Free Shipping: Orders Over $35

Guide To Frog Lures For Bass Fishing

There are hollow-body frogs, hard-plastic frogs, frogs that pop and spit, soft-plastic frogs…so many choices that anglers may have a difficult time selecting the right one for the job. Here’s a brief rundown of when and where to use each type of frog lure to catch big bass.

Hollow Bodies

The hollow-body frog features a hollow, pliable plastic body with a double upturned hook. The body snugs against the hooks to make it weedless, yet is soft enough to collapse and hook a fish when it strikes. Popular hollow body frogs include the Booyah Pad Crasher and Pad Crasher Jr.

Anglers fishing waters with a lot of surface vegetation, or “slop,” drag hollow-body frogs across the top of the gunk. For uninitiated, water covered in surface vegetation looks like a solid mass that couldn’t hold fish, but this couldn’t be farther from the truth. Normally these mats of vegetation are only solid on top and more open underneath, and attract bass like crazy.

Throwing a hollow-body frog on top of the grass is one of most exciting bass fishing tactics. Look for solid areas of vegetation with dinner plate sized holes on top, an indicator that a bass has burst through. Listen for the quiet “pops” and “slurps” of bluegills feeding under the grass to find active bass.

Hard-Plastic Frogs

Realistic hard plastic frogs are used in open water because they feature exposed treble hooks that snag in wood or grass cover. They have natural frog bodies and color patterns that match the real thing. Action is a “walk-the-dog” side-to-side movement the angler imparts by working the rod in a certain manner.

To accomplish the walk-the-dog action, twitch downward on the rod on a semi-taut line. Repeating this fairly short action over and over makes the frog zigzag back and forth as it moves across the water.  These frog lures such as the Rebel Frog-R are great alternatives to larger dog-walkers like the Heddon Spook, and can be more effective in clear water where fish are feeding visually.

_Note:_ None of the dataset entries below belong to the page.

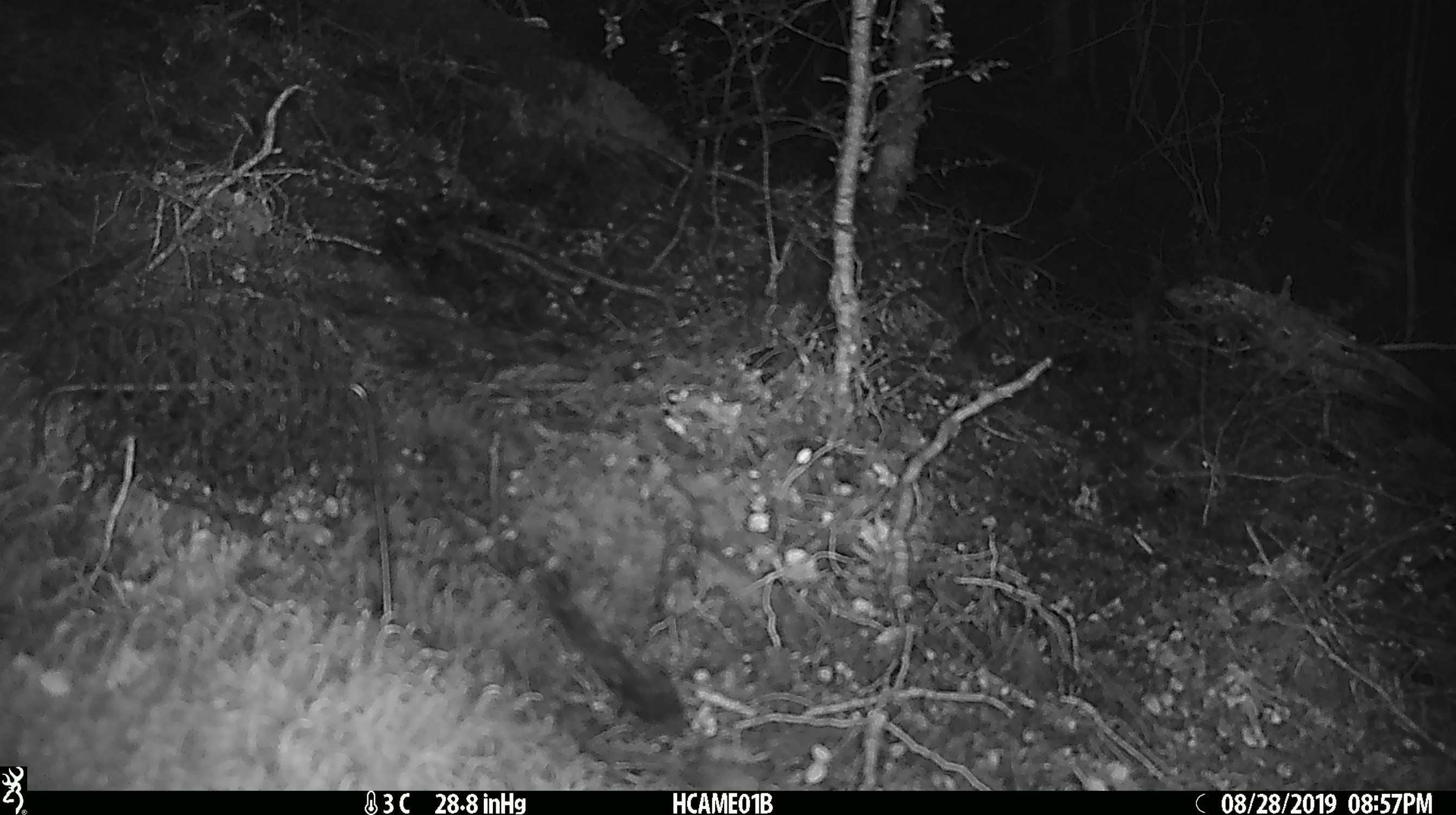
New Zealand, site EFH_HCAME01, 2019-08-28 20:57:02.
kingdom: Animalia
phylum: Chordata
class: Mammalia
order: Rodentia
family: Muridae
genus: Mus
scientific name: Mus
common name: mouse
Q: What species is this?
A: Mouse (Mus).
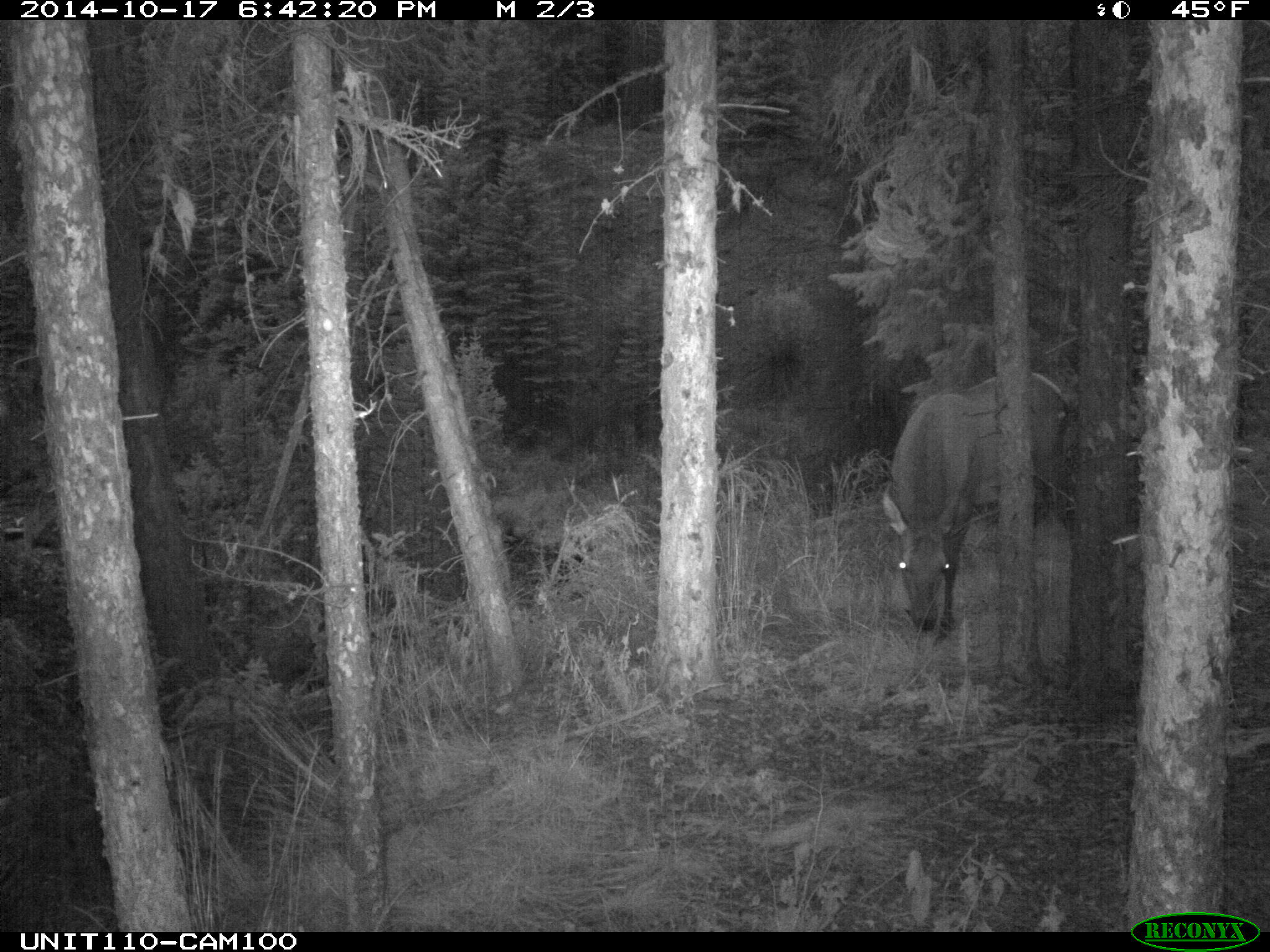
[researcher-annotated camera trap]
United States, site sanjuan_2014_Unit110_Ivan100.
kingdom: Animalia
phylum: Chordata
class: Mammalia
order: Artiodactyla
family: Cervidae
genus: Cervus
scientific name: Cervus elaphus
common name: red deer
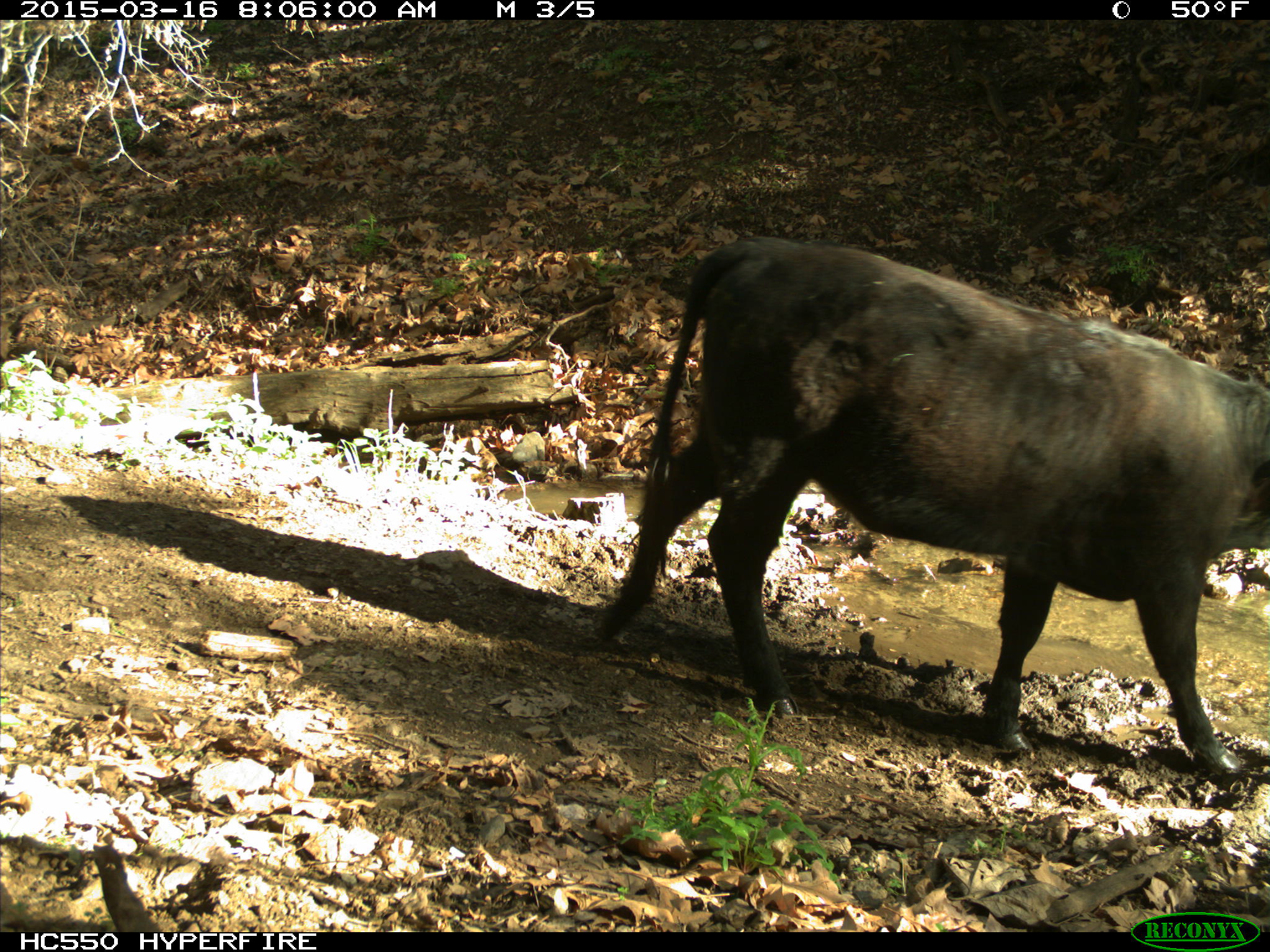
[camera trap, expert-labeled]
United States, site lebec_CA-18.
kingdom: Animalia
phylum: Chordata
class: Mammalia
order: Artiodactyla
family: Bovidae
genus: Bos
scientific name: Bos taurus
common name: domestic cow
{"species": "Bos taurus (domestic cow)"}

This style of frog lure also is perfect for fishing smaller waters such as ponds and streams. These environments often aren’t full of shad or other baitfish, making frogs and other critters a bigger part of a bass’s diet.

Frogs That Pop

Popping frogs can have either body style – soft or hard plastic. The defining feature is a concave face that catches and spits water when the bait is twitched on the surface. Both styles create more surface disturbance than their companions without this cupped mouth.

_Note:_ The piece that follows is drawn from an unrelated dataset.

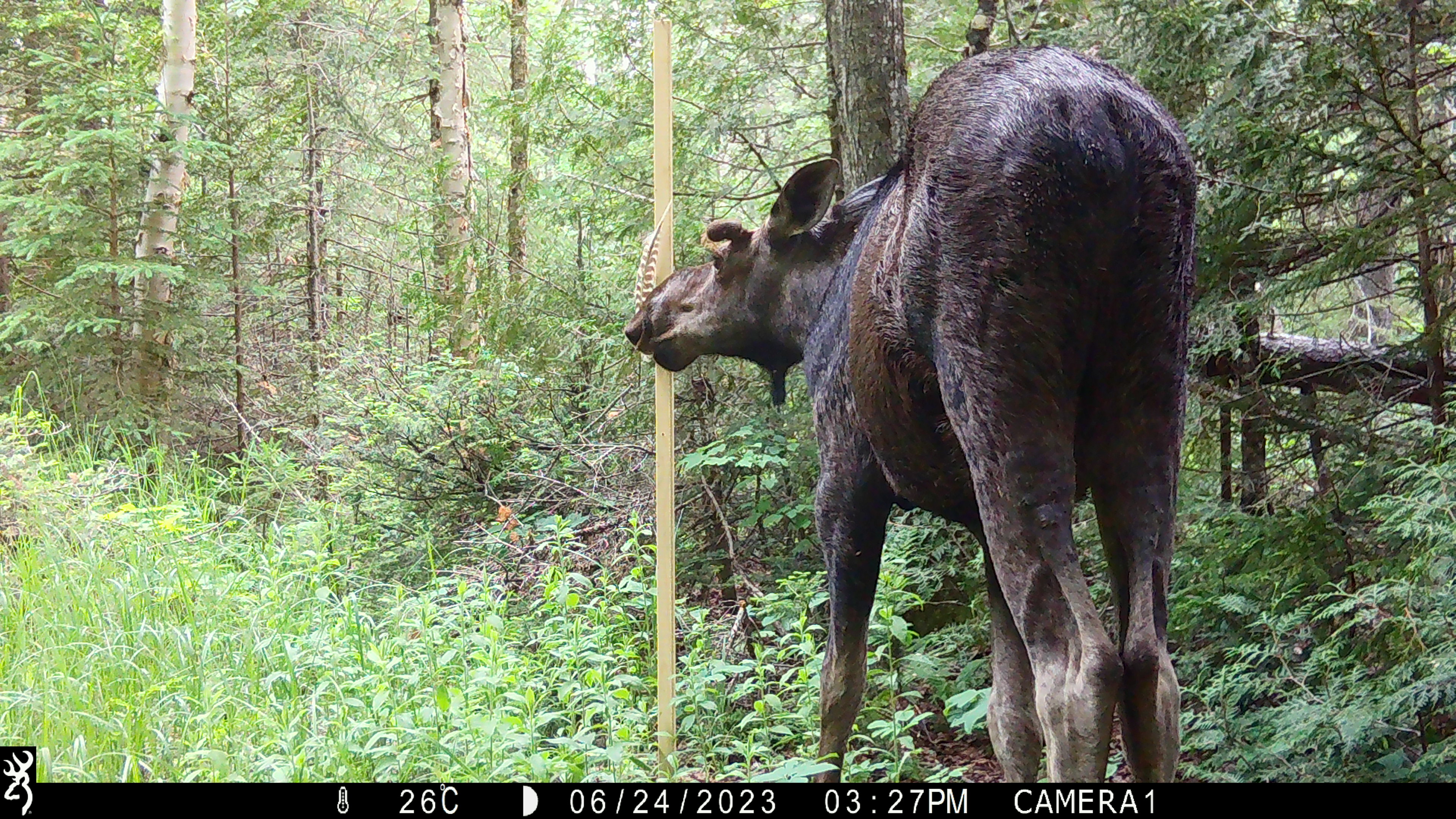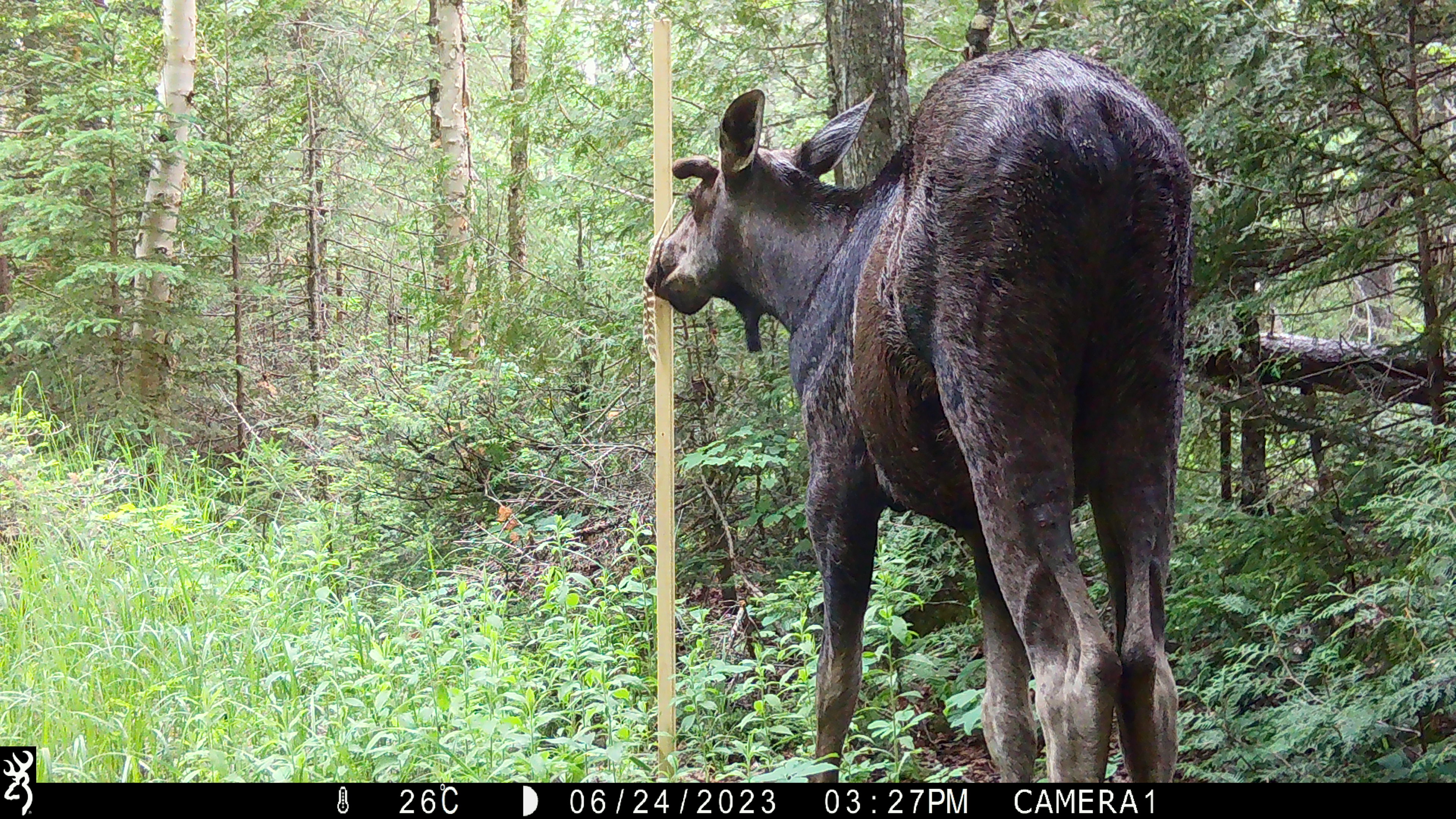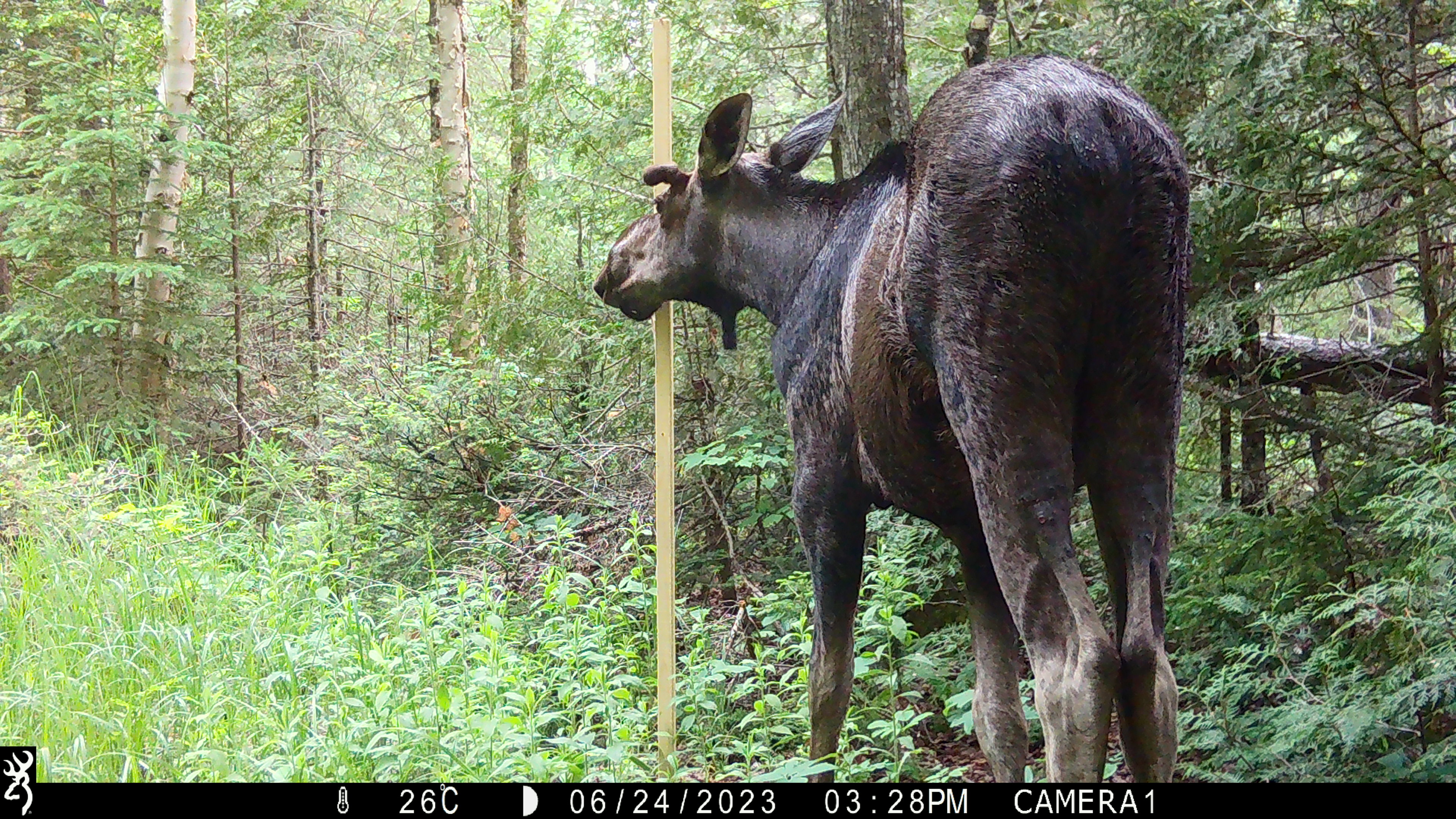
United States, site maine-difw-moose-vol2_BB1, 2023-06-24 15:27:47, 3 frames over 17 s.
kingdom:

Popping or chugging topwaters are nothing new, but anglers are discovering that there are times with a realistic frog look is more effective than the traditional style that mimics a baitfish. Plus, this style of lure is simply fun to throw and catch fish on.

The popping hollow-body frog is effective in open water as well as on top of the slop. These baits, such as the Booyah Poppin’ Pad Crasher, create fish-attracting pops and splashes when twitched in open holes in the weeds or can be worked right off the weed edge and into open water. This is effective during low-light conditions when bass move away from the grass into open water to feed.

The bait’s style and action also makes it effective in combinations of cover, such as shoreline grass mixed with wood cover, and especially in newly flooded areas of pasture grasses, briars, buck brush and floating debris. The weedless properties of the hollow-body frog helps it come through and over these snags while the concave face kicks up a surface disturbance like a chugging bait.

A hard-plastic popping frog like the Rebel Pop’N Frog still walks-the-dog on the surface but adds more splash and commotion to attract fish from farther away. It’s the bait-of-choice in more stained water and in windy or low light conditions, and for small waters such as ponds and small natural lakes.

Soft-Plastic Frogs

Soft-plastic frogs like the YUM Money Frog are weedless like a hollow-body frog but slowly sink instead of floating on the surface. The angler rigs the soft plastic frog on a wide-gapped, often slightly weighted, hook, which acts as a keel to keep the frog running straight and helps keep the frog right side up.

Soft-plastic frogs feature some type of kicking, swimming legs. When reeled at a medium to quick pace with the rod held at the 1 o’clock position, the soft plastic frog buzzes and swims across the surface, but when paused it slowly sinks like a stunned amphibian.

Soft-plastic frogs are most effective when fish are active, and in areas with shoreline vegetation and moss. In these areas a buzzbait will quickly foul as the moss and grass twists and clogs the spinning blade, but a soft-plastic frog comes right through.

Other Frogs

Many lures mimic the shape and action of this amphibious delicacy and come in various shapes and styles. One unique frog is the Buzz’n Frog, which features a frog shape and color pattern with buzzbait-style legs that spin and kick up tremendous surface disturbance to attract and catch fish. The same company that makes the Buzz’n Frog also manufactures two ultralight crankbait-style frogs, the Wee Frog and the Teeny Wee Frog.

These two tiny frogs are effective when fished in streams or small waters and can be twitched on the surface or pulled like a crankbait. Stream smallmouth love them.